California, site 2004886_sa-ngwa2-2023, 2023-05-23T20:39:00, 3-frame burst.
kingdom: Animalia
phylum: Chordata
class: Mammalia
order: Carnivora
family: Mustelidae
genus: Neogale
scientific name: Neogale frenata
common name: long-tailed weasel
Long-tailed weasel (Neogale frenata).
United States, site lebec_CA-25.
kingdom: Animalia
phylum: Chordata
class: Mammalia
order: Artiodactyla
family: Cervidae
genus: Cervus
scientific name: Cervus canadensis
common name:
# # # # # # #
*WHAT YOU HAVE TO DO*: Only the lines from the one that contains "family: Mustelidae" to the end of the entries above should be given again, exactly and in full.

*SOLUTION FOR THIS TASK*:
family: Mustelidae
genus: Neogale
scientific name: Neogale frenata
common name: long-tailed weasel
Long-tailed weasel (Neogale frenata).
United States, site lebec_CA-25.
kingdom: Animalia
phylum: Chordata
class: Mammalia
order: Artiodactyla
family: Cervidae
genus: Cervus
scientific name: Cervus canadensis
common name:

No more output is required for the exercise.